:: Exercise details ::
Render the text lines of the material below as a numbered list, leaving out blank lines and any pictures.

:: Information supplied ::
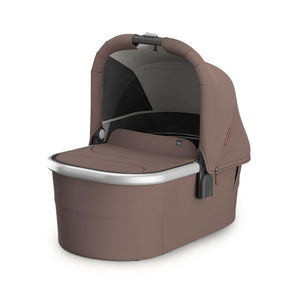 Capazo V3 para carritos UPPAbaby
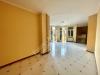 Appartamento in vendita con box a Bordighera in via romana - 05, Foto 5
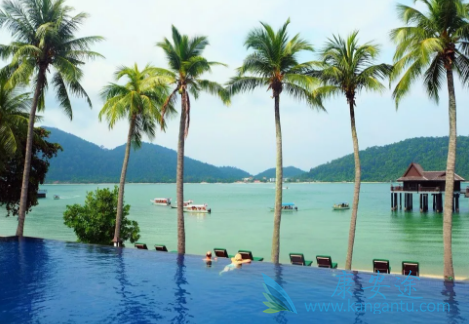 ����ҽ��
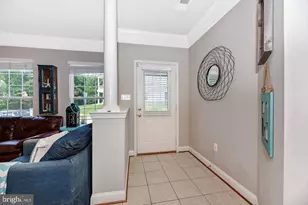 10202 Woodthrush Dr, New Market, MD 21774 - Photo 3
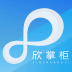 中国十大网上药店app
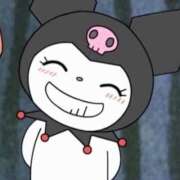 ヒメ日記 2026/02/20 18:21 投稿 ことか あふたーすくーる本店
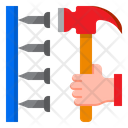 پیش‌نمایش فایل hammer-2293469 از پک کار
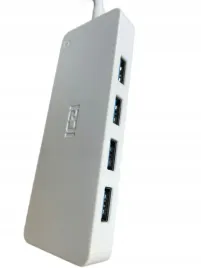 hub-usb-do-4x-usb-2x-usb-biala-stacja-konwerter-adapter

:: Solution below ::
1.  Capazo V3 para carritos UPPAbaby
2.  Appartamento in vendita con box a Bordighera in via romana - 05, Foto 5
3.  ����ҽ��
4.  10202 Woodthrush Dr, New Market, MD 21774 - Photo 3
5.  中国十大网上药店app
6.  ヒメ日記 2026/02/20 18:21 投稿 ことか あふたーすくーる本店
7.  پیش‌نمایش فایل hammer-2293469 از پک کار
8.  hub-usb-do-4x-usb-2x-usb-biala-stacja-konwerter-adapter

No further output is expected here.